Exercise description: Could you retype, exactly and with no pictures, only the lines from the first line of the records below through the line that contains "detail photos of"?
------ Material supplied ------
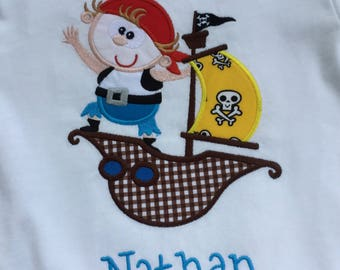 Pirate Boy on a Pirate Ship Personalized Tshirt!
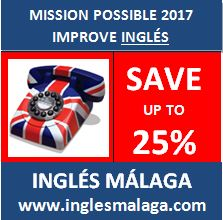 aprende-ingles-malaga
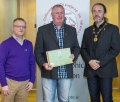 IPF President Michael O'Sullivan & IPF FIAP Liaison Officer Paul Stanley presenting AFIAP distinction to Jarlath Judge.jpg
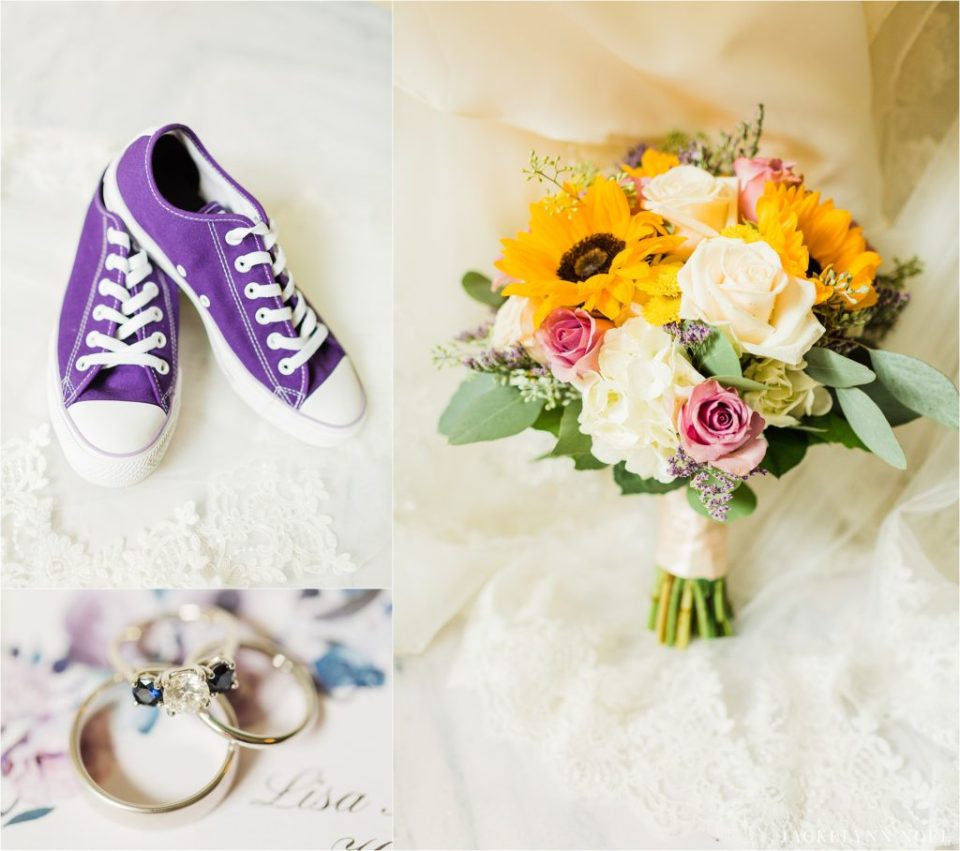 detail photos of Lisa's converse shoes, wedding bands, and flowers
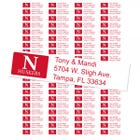 University of Nebraska Cornhuskers Custom Return Address Labels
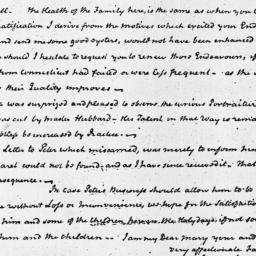 Document, 1824 October 26
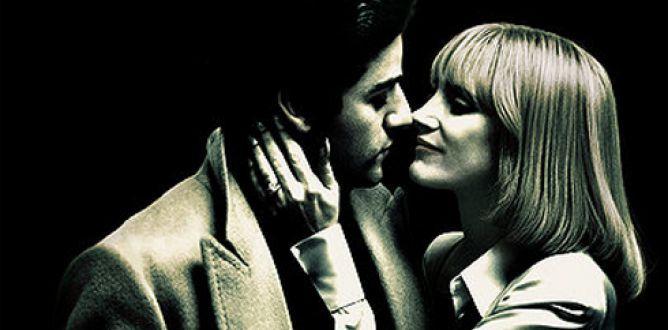A Most Violent Year parents guide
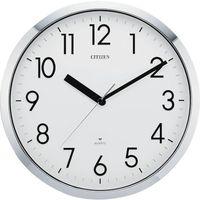 リズム時計(RHYTHM) CITIZEN(シチズン) プルーフ522(掛時計)クロームメッキ 294ー2615 4MG522050 1個 (直送品)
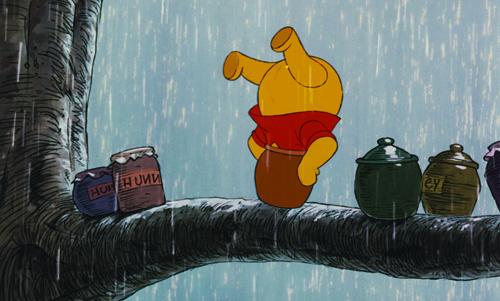 Winnie the Pooh Stuck in pot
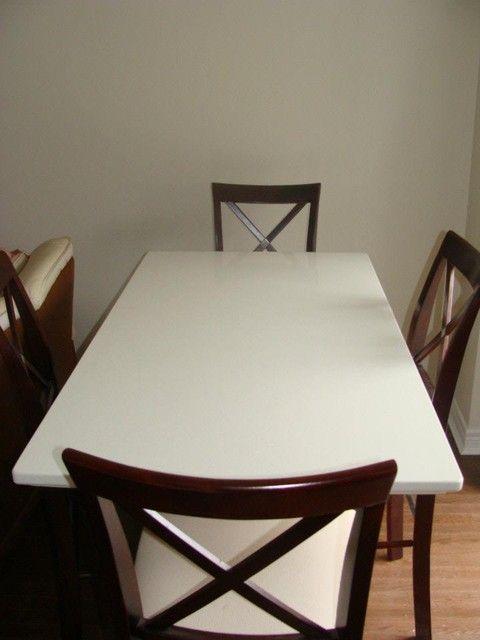 Стол кухонный столешница из камня столешница из искусственного камня stsron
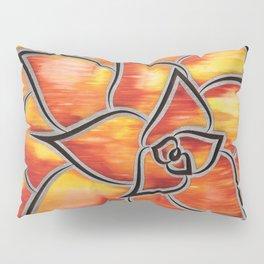 Fire Succulent Pillow Sham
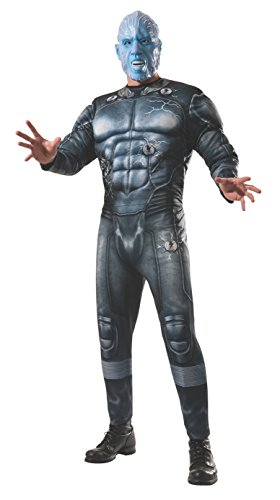 Rubie's Costume Men's Marvel Universe, The Amazing Spider-man 2 Deluxe Electro Costume, Multicolor, One Size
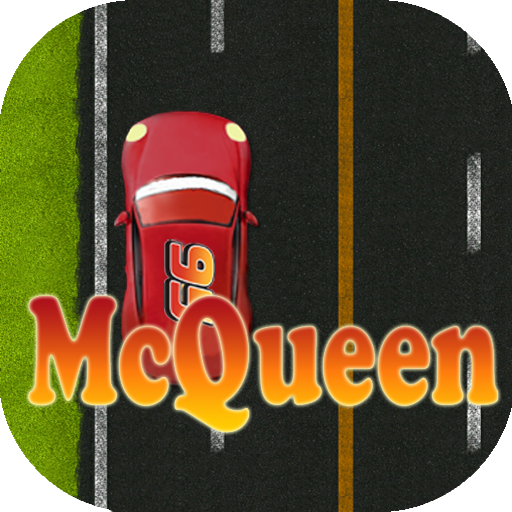 McQueen Road Racing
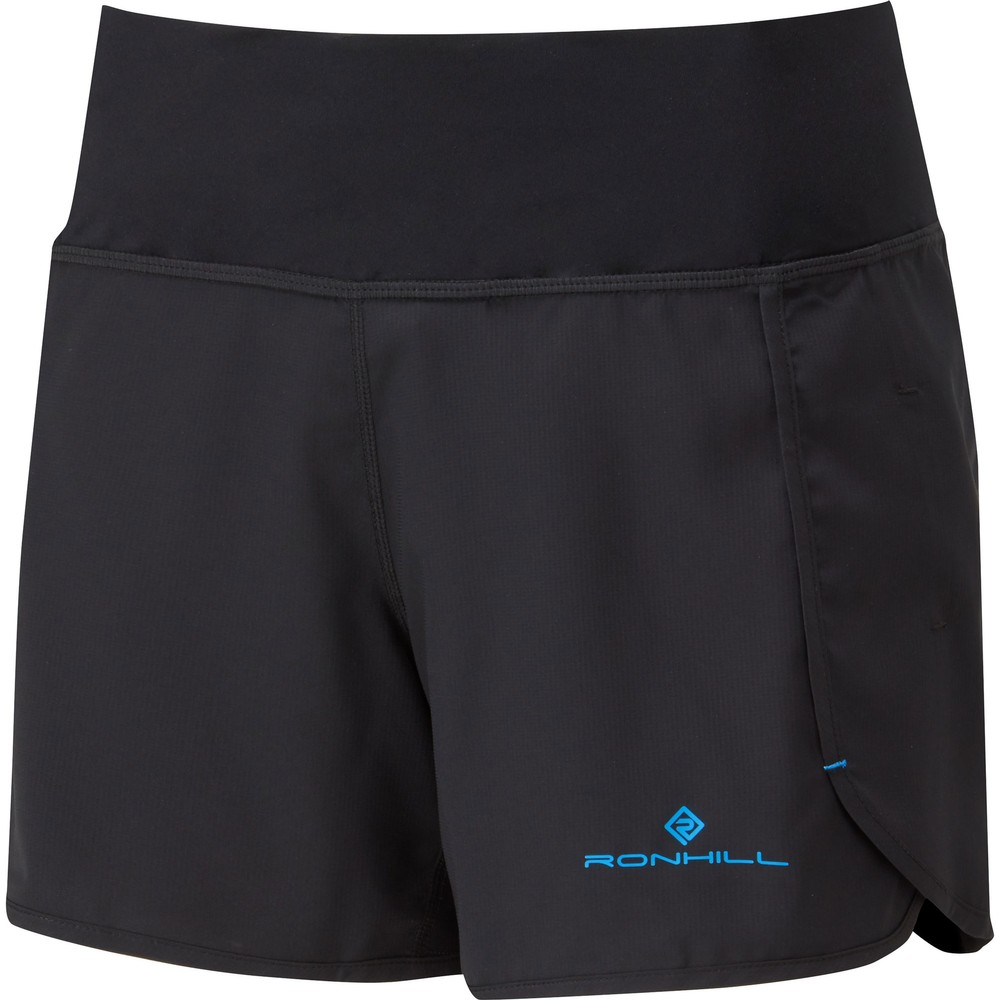 Ronhill Stride Revive 4in Shorts #3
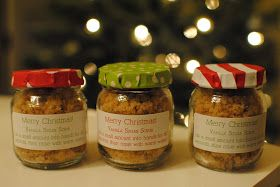 Feathers in Our Nest: Easy Last Minute Christmas Gift: Vanilla Sugar Scrub
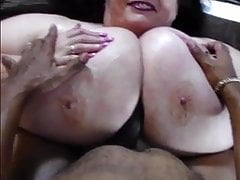 Old Huge tits tittyfucked by black cock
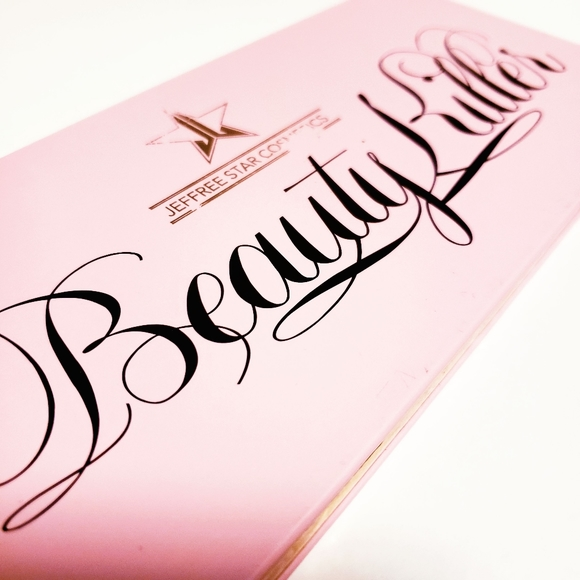 Jeffree Star Beauty Killer Palette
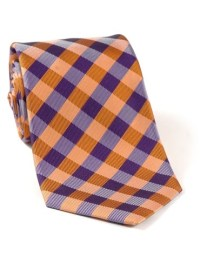 1000+ ideas about Orange Tie on Pinterest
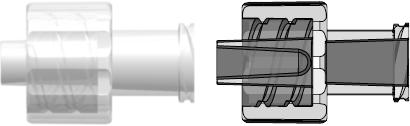 LP34-6005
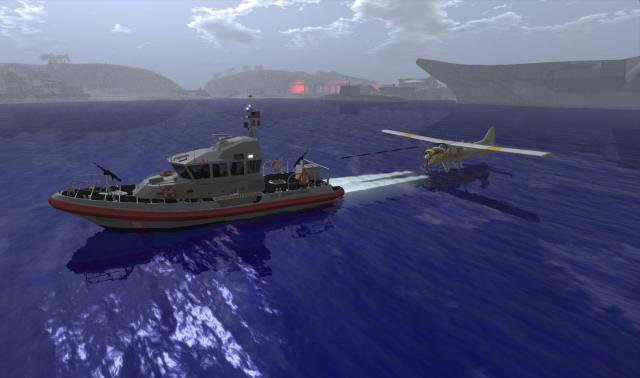 Coast Guard_012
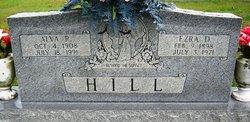 Alva Rosetta <i>Smith</i> Hill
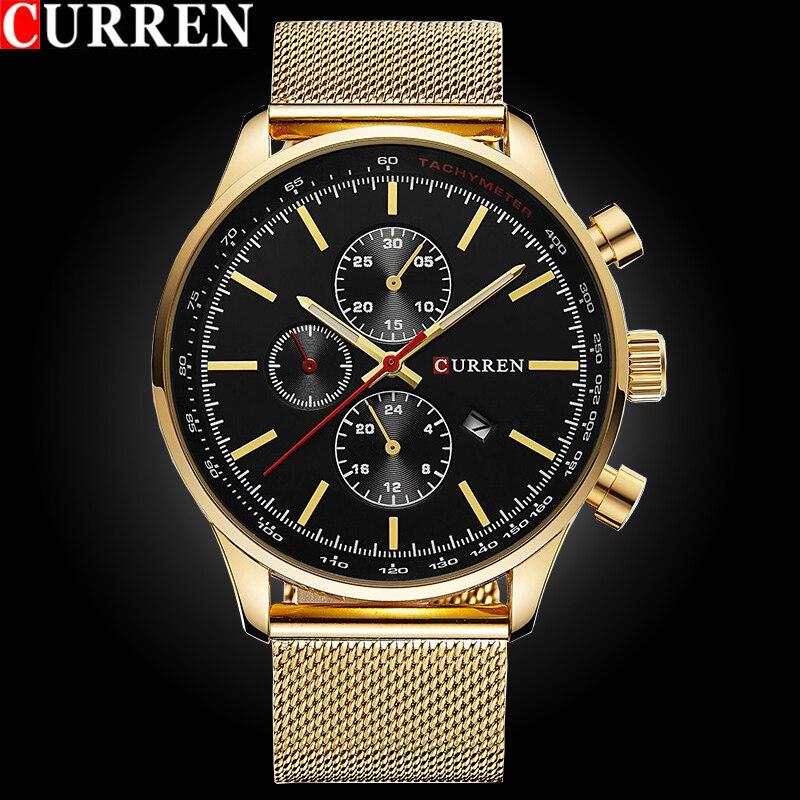 c8fe60e3f82 2017 relógios de moda estilo super homem marca de luxo curren homens relógio  de aço cheio de moda relógio de quartzo-casual masculino esportes relógio  de ...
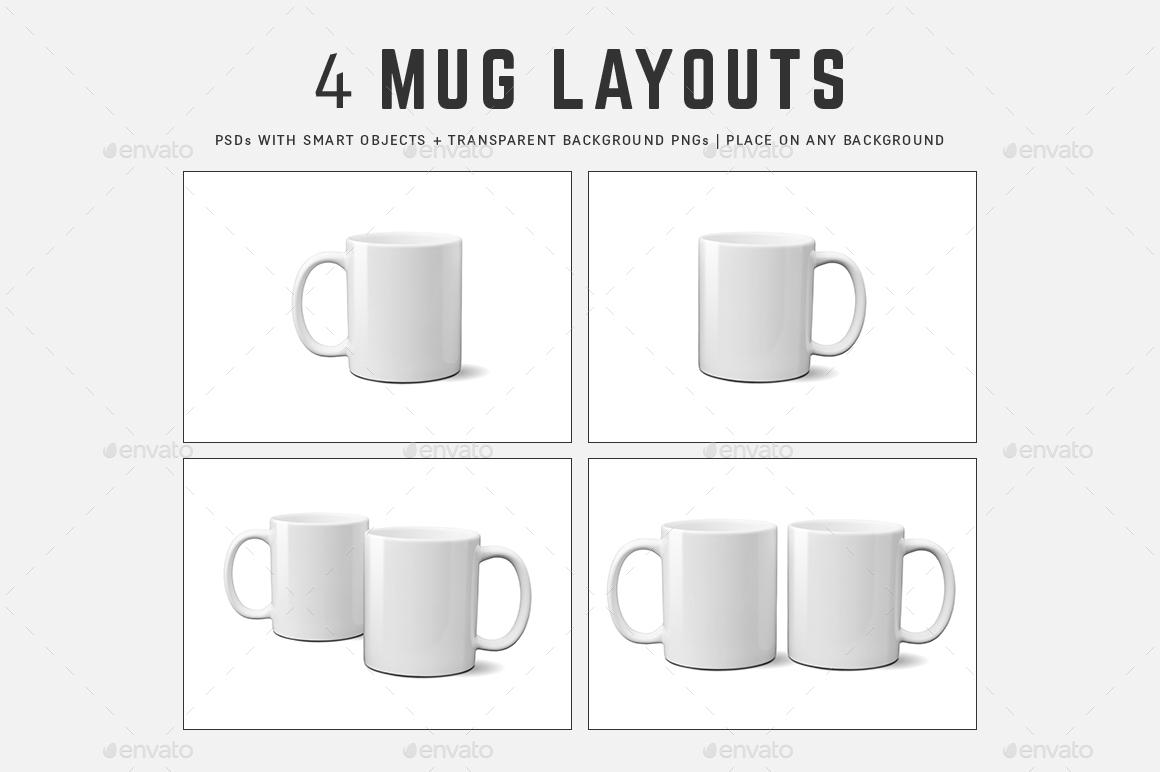 11 oz mug mockup templates by ultimatemockups graphicriver. Black Bedroom Furniture Sets. Home Design Ideas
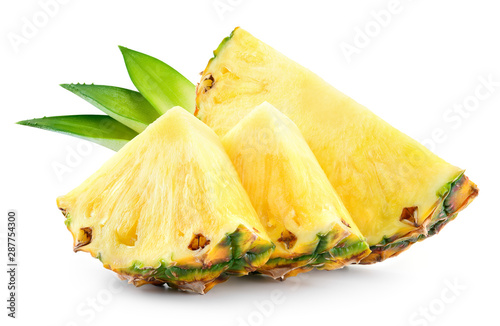 Fotomural  Pineapple slices with leaves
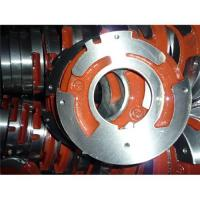 Buy cheap Cast iron and steel from wholesalers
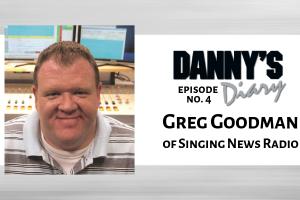Singing News Radio's Greg Goodman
------
Exercise response:
 Pirate Boy on a Pirate Ship Personalized Tshirt!
 aprende-ingles-malaga
 IPF President Michael O'Sullivan & IPF FIAP Liaison Officer Paul Stanley presenting AFIAP distinction to Jarlath Judge.jpg
 detail photos of Lisa's converse shoes, wedding bands, and flowers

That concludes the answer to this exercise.